New Customer: Houston we have a problem! Our webserver has strange delays and outages. Every day at the same time. Some minutes and then it goes away. We internally checked the configuration of the webserver. It works ok most of the time but then these strange delays happen.
Technician: What does your monitoring say about your virtual machine and the apache process?
Customer: There is no monitoring on the virtual machine.
Technician: <installs a monitoring client on the virtual machine and configures monitoring for the system>
Technician: <detects that the machine requests more memory than physically available within the server>
Technician: <fixes the mysql service configuration which was set to use way too much memory>
Technician: <detects that swap is not activated on the target system. enables swap for temporary memory request spikes>
Technician: <detects that at the given time the cpu load/cpu utilization/apache worker number is spiking simultaneously at the time range in question>
Technician: What does your monitoring say about your virtualization host?
Customer: There is no monitoring on the virtualization host.
Technician: <installs a monitoring client onto the virtualization host and configures monitoring for the systems>
Technician: <detects that one of the cpu sensors show a temperature of 90°C (~ 195°F). detects that multiple fans run at 0 rpm.>
Technician: Can you please check the temperature of the cpus and the operation of the cpu fans manually?
Customer: <went to do the checks as advised>
Customer: One of the cpu fans was blocked. A cable was messed up in the CPU fan. I fixed that.
Technician: <noticed the temperature was immediately falling to 48°C (~118°F). The webserver delays cease to occur.>
Lessons to learn:
Never go without having a rich basic set of monitoring with your infrastructure! You're totally blind and may easily miss the asteroids directly in front of you. If you have a proper monitoring in place anybody who can differentiate yellow and red colors from green is able to notice problems when they come up. Don't try to fix problems, if you do not have the whole picture in terms of the basic set of monitoring data.
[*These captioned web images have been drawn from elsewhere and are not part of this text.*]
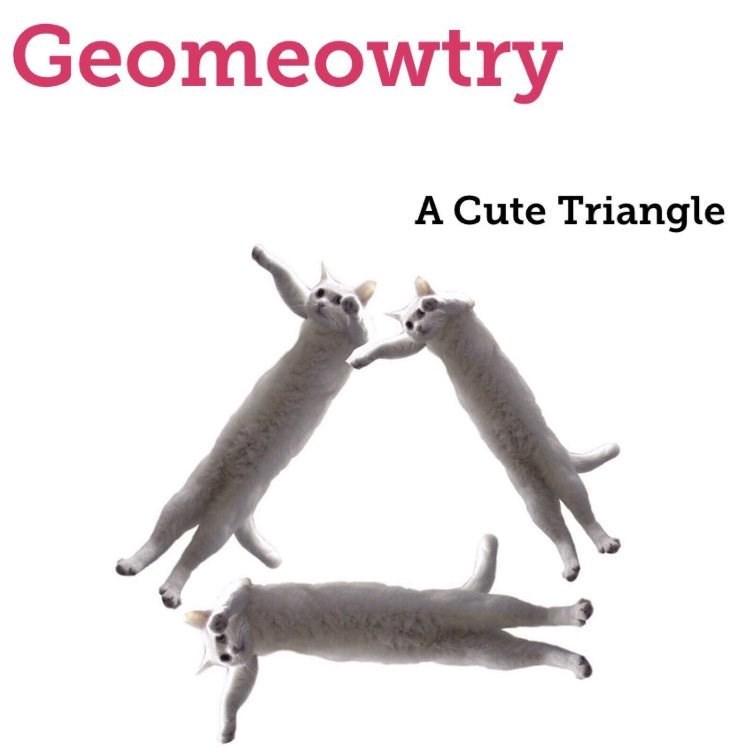 happy meme about cat geometry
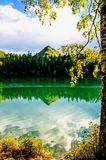 Mountain autumn green siberia lake with reflection and the branch of a birch. Russia Stock Photography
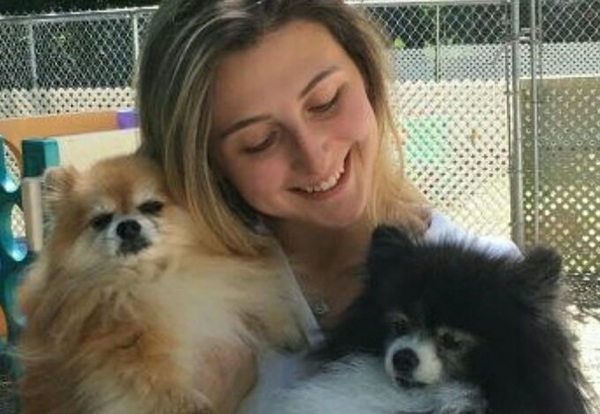 All Good Dogs Daycare & Boarding - Monmouth Junction, NJ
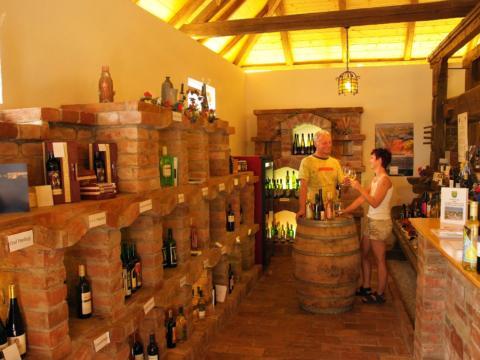 Zwei Personen bei der Weinverkostung in der Vinothek Euregio im Urlaub im JUFA Hotel Weinviertel. Der Ort für erholsamen Familienurlaub und einen unvergesslichen Wanderurlaub.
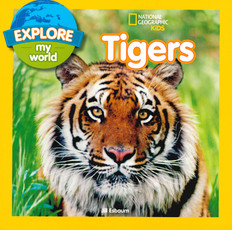 Explore My World Tigers (Paperback)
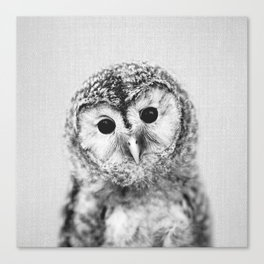 Baby Owl - Black & White Canvas Print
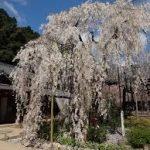 奈良駅から、大野寺へのアクセス おすすめの行き方を紹介します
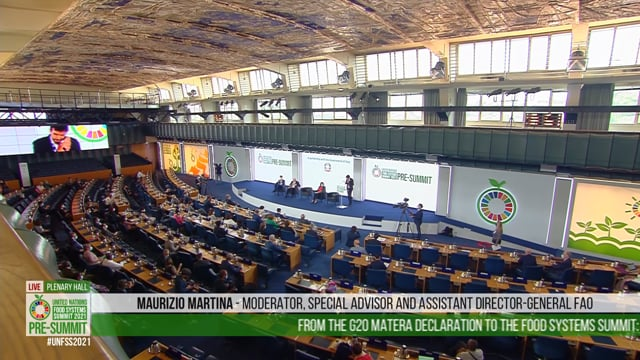 Maurizio Martina, Plenary Hall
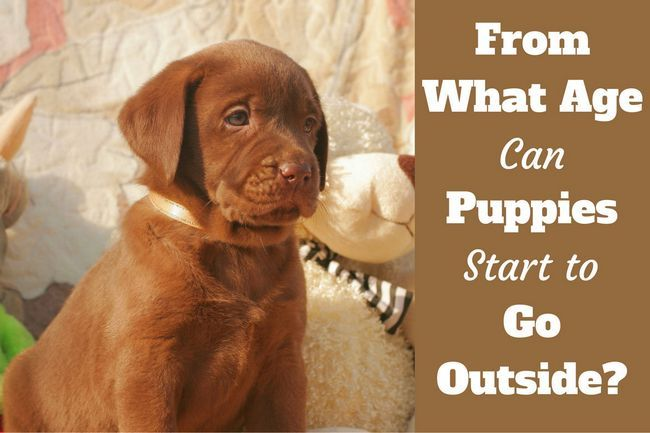 When can puppies go outside written beside a cute choc puppy sitting at home next to a teddy bear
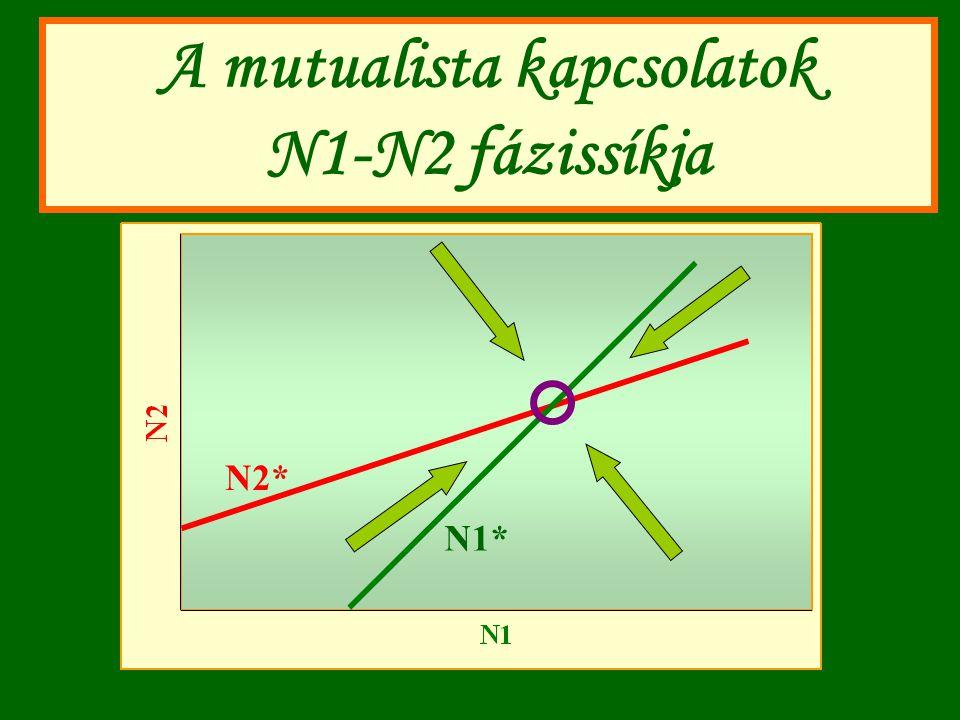 A mutualista kapcsolatok N1-N2 fázissíkja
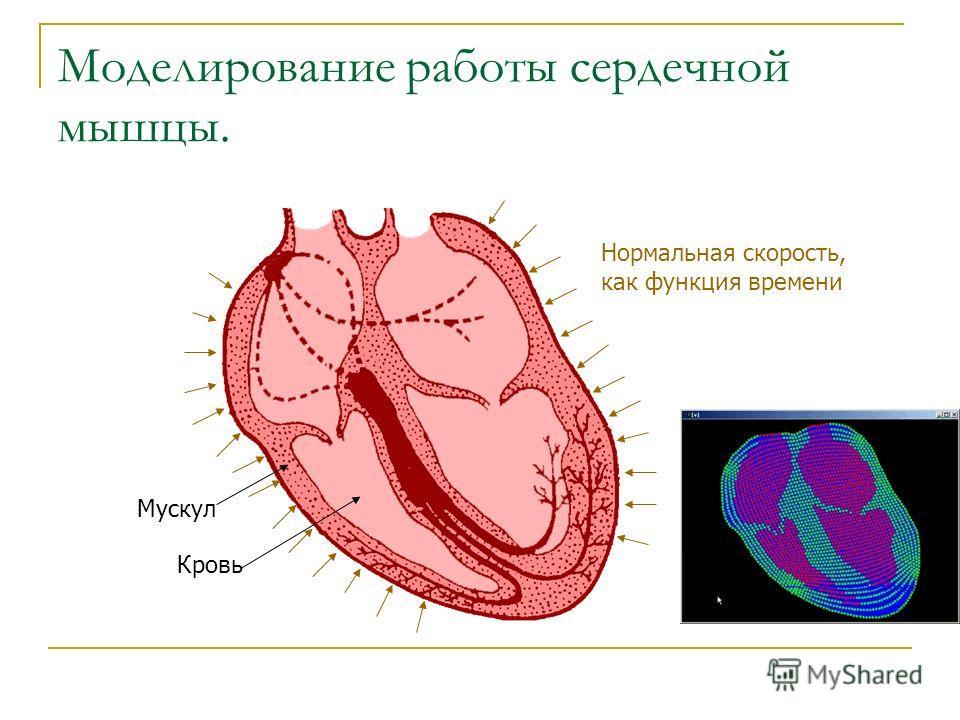 Мускул Кровь Нормальная скорость, как функция времени Моделирование работы сердечной мышцы.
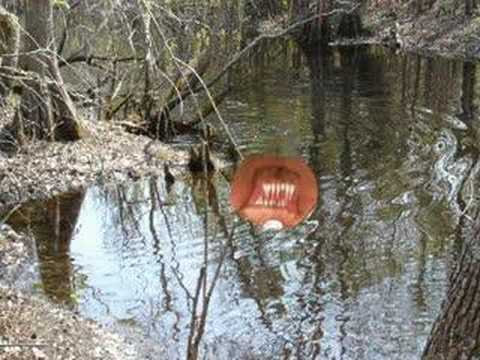 Unexplained Swamp Monster Sighting - YouTube Real Sightings Of Monsters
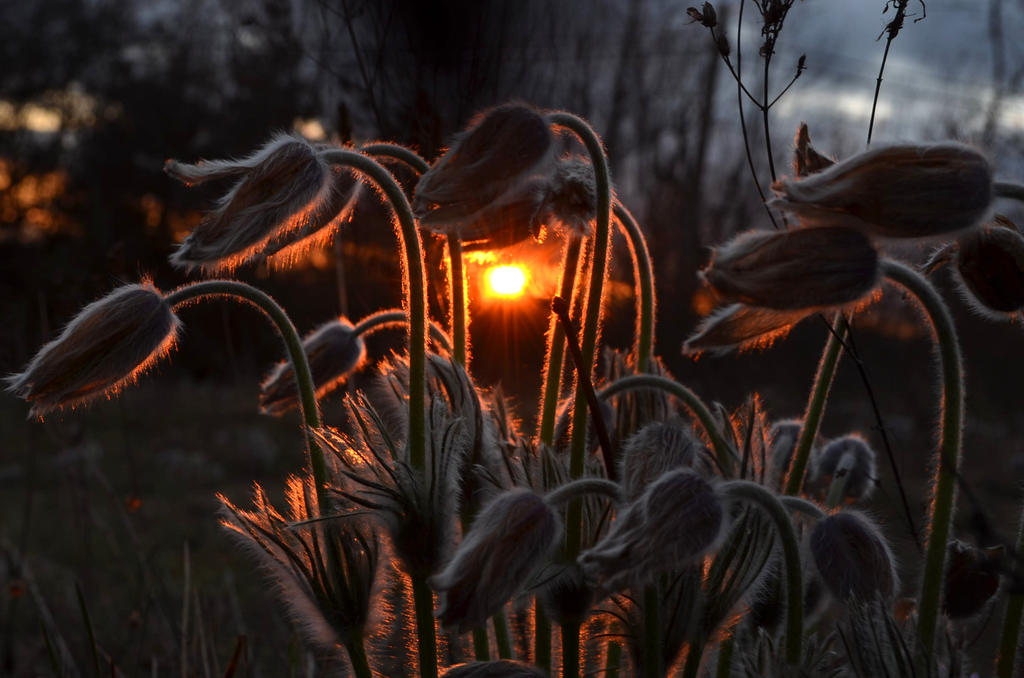 Pasqueflower dusk by BuhBedna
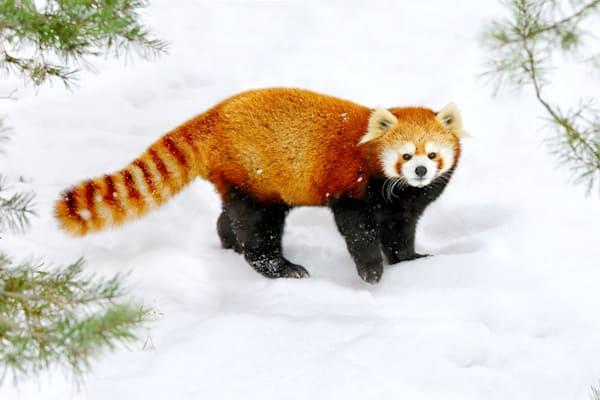 Red Pandas 005 Photography Art | Cheng Yan Studio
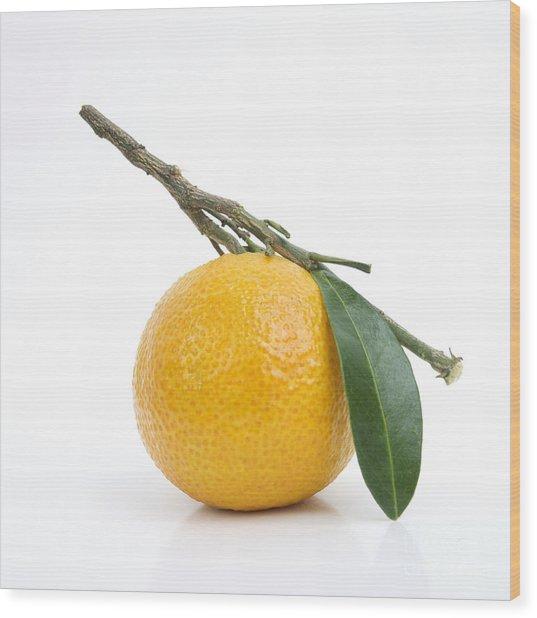 Orange Satsuma Wood Print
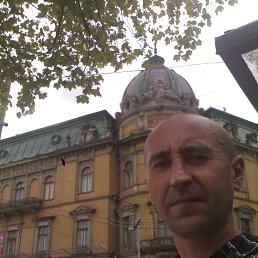 Sergiy, 42 года, Хмельник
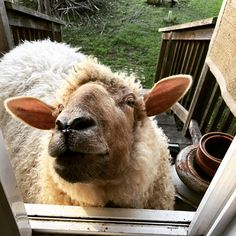 Fred at the drive-thru window. #cheerios #snacktime #specialpriveleges #sheepgenius #princeofthepasture #sheep #petsheep #goldenboy #❤️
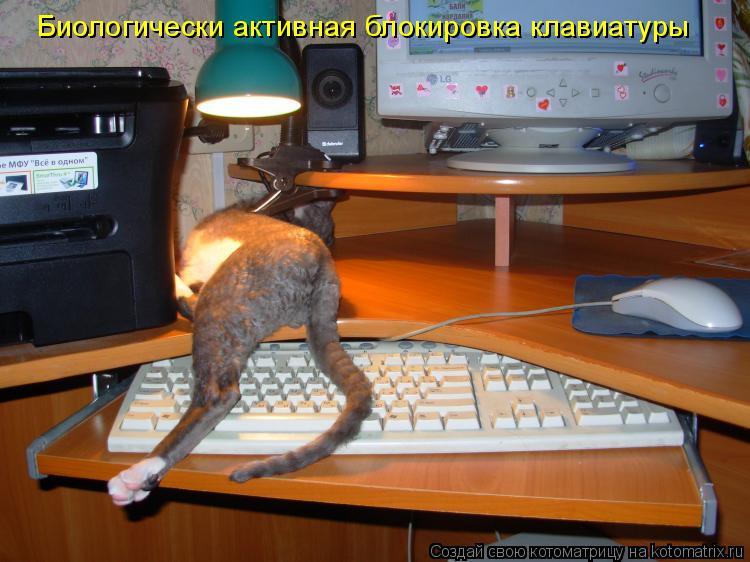 Котоматрица: Биологически активная блокировка клавиатуры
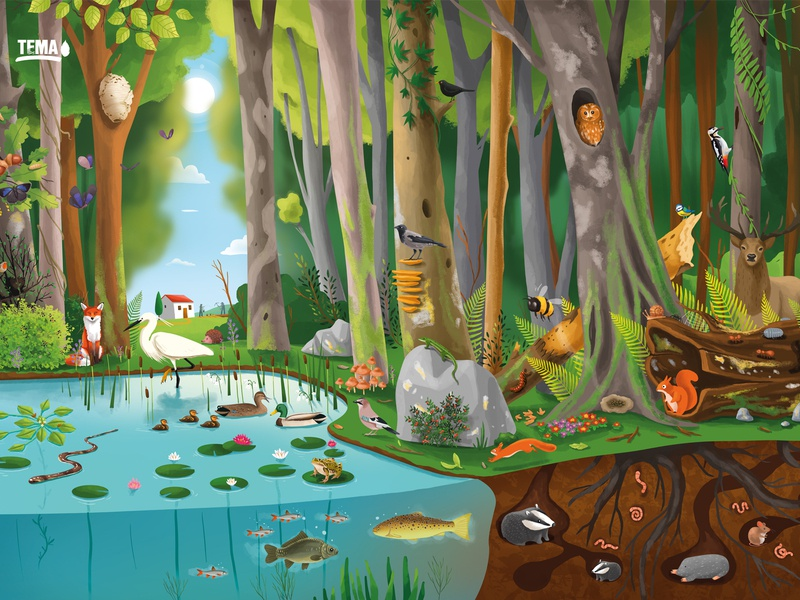 Tema poster🌳2 illustraion editorial jungle farm soil water vegetables poster leaf infographic educational education trees plants fish bugs animals ecosystem nature tema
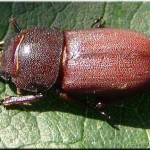 3a Net verpopte Dorcus pallelopipedus larve vliegend hert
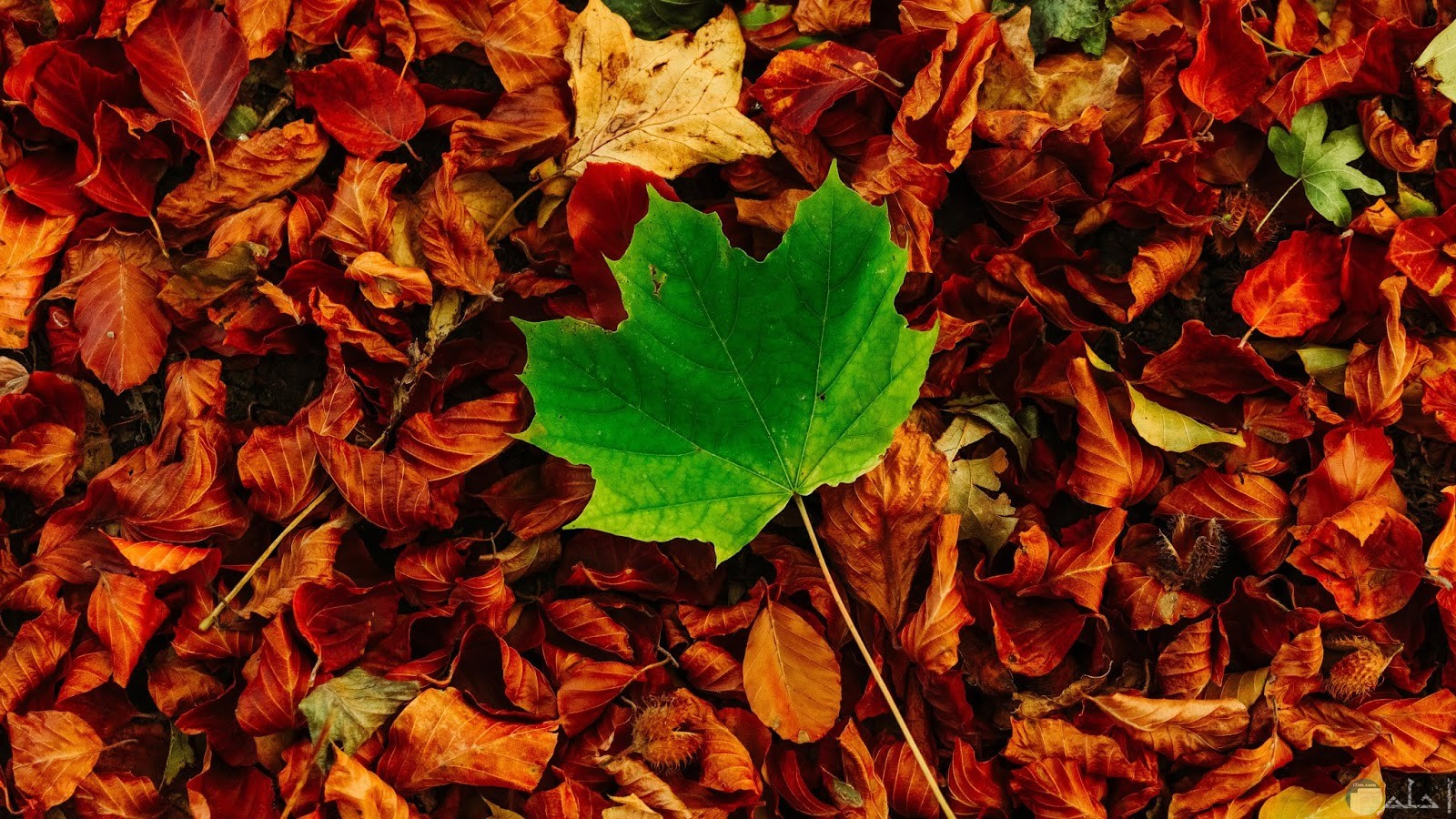 معبرة عن الأمل - ورقة شجر خضراء وسط الأوراق الميتة.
One part is the obvious problems shown here. Another part is what a situation looks like when it's normal and to recognize when the metrics are just different. That may serve as valuable hints to what the problem may be. (rising / more then usual memory consumption, lower disk througput, ...). When you start collecting data when the trouble is already there you do not have a performance baseline to compare with, which makes it harder to figure the current problem.
And there's no real magic involved. Just to have basic information from standard tools like
free,
df,
vmstat,
lm_sensors,
smartmontools, ... available in a well presented way, that provides a useful overview of the situation. (People reading some threads of mine probably know that my personal preferred monitoring solution is
check_mk(open source version available). There are lots of great solutions available - pick your choice!)